Doch warum dürfte Amazon zu einem Langrist-Profiteur der Corona-Krise werden? Schließlich dürfte der Bestellboom auch bei Amazon nachlassen, wenn die im Zusammenhang mit der Pandemie beschlossenen Beschränkungen in den einzelnen Ländern wieder gelockert werden und alle Geschäfte, Baumärkte etc. wieder öffnen dürfen. Dies liegt einfach daran, dass viele Geschäfte die Corona-Krise nicht überstehen werden. In vielen Kleinstädten oder Dörfern werden Geschäfte verschwinden und vorerst nicht durch neue ersetzt werden. Die Menschen werden dann oft keine andere Möglichkeit haben, als in der nächstgrößeren Stadt Besorgungen zu machen oder online ihre Bestellungen aufzugeben. Amazon als Marktführer dürfte so weitere Marktanteile hinzugewinnen.
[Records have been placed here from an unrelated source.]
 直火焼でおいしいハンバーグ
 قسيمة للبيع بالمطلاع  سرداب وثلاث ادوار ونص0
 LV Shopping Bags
Amazon zeigte sich während der Krise auch solidarisch und schränkte seinen eigenen Lieferdienst ein, um anderen Logistikkonzernen das Leben nicht noch schwerer zu machen. Viele der eigenen Zulieferer mussten daher zuletzt in den hoffnungslos überforderten Lagern mit aushelfen. Nach der Krise dürfte ein Teil der zuletzt neu eingestellten Mitarbeiter jedoch den Lieferdienst verstärken. Amazon hatte bereits vor der Krise den Plan, seine Waren künftig schon am Tag der Bestellung an seine Kunden ausliefern zu wollen. Nach der Krise wird Amazon also noch kundenfreundlicher, was der Konkurrenz weiter zusetzen dürfte. Amazon wird seine Zahlen für das gerade abgelaufene Quartal am 23. April veröffentlichen. So wie sich das Geschäft zuletzt entwickelt hat, dürfte durchaus mit einer positiven Überraschung zu rechnen sein.
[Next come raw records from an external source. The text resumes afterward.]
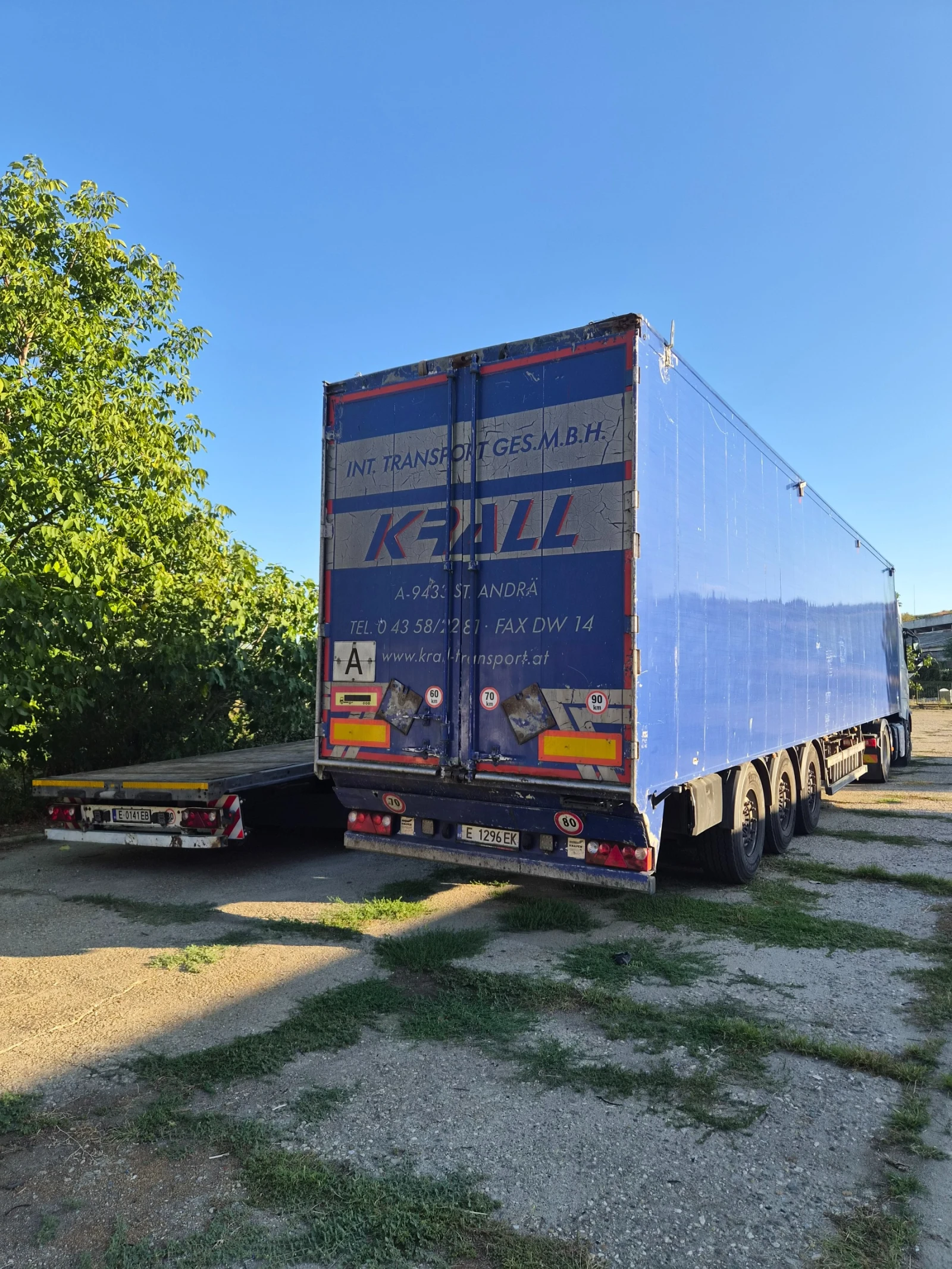 ����������� Knapen � 100 | Mobile.bg � ����������� 2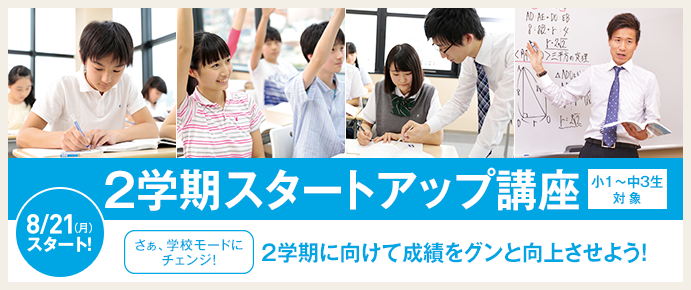 スタートアップ講座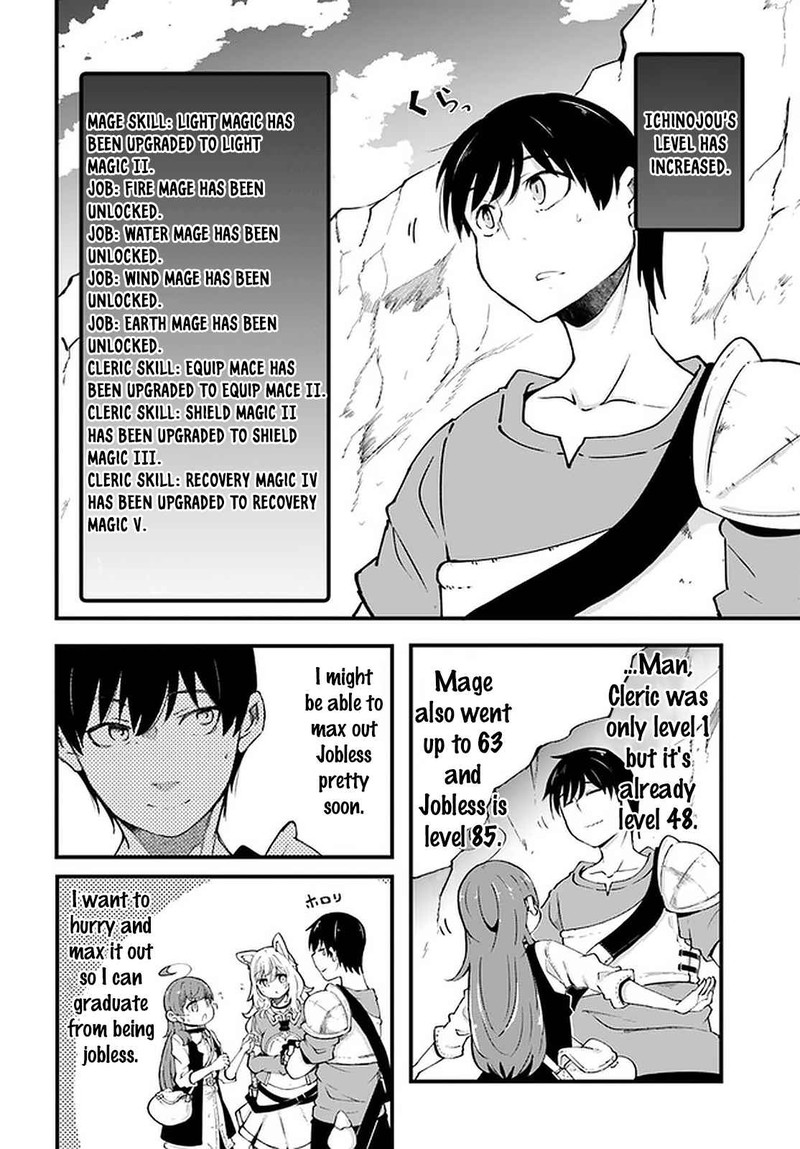 Seichou Cheat De Nandemo Dekiru You Ni Natta Ga Mushoku Dake Wa Yamerarenai You Desu 39 3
Die Amazon-Aktie hat die Krise allerdings auch nicht schadlos überstanden und rauschte während der Marktkorrektur zwischenzeitlich um 559 US-Dollar oder mehr als 25 Prozent auf 1.626 Dollar in die Tiefe. Doch die Abwärtsbewegung konnte mittlerweile fast komplett korrigiert werden – am gestrigen Montag überquerte die Aktie wieder das Hoch aus dem Jahr 2018 bei 2.050,50 Dollar und näherte sich ihrem Rekordhoch von Mitte Februar bei 2.185,95 Dollar bis auf weniger als 6 Dollar an. Kann das Hoch herausgenommen werden, wäre erst einmal reichlich Luft nach oben. Auf der Unterseite sollten das 2018er-Hoch sowie das 2019er-Hoch bei 2.035,80 Dollar zunächst im Fokus stehen. Geht es allerdings noch einmal kräftiger abwärts, müssten die 50-Tage-Linie bei 1.963 Dollar sowie die 200-Tage-Linie bei 1.858 Dollar für Halt sorgen.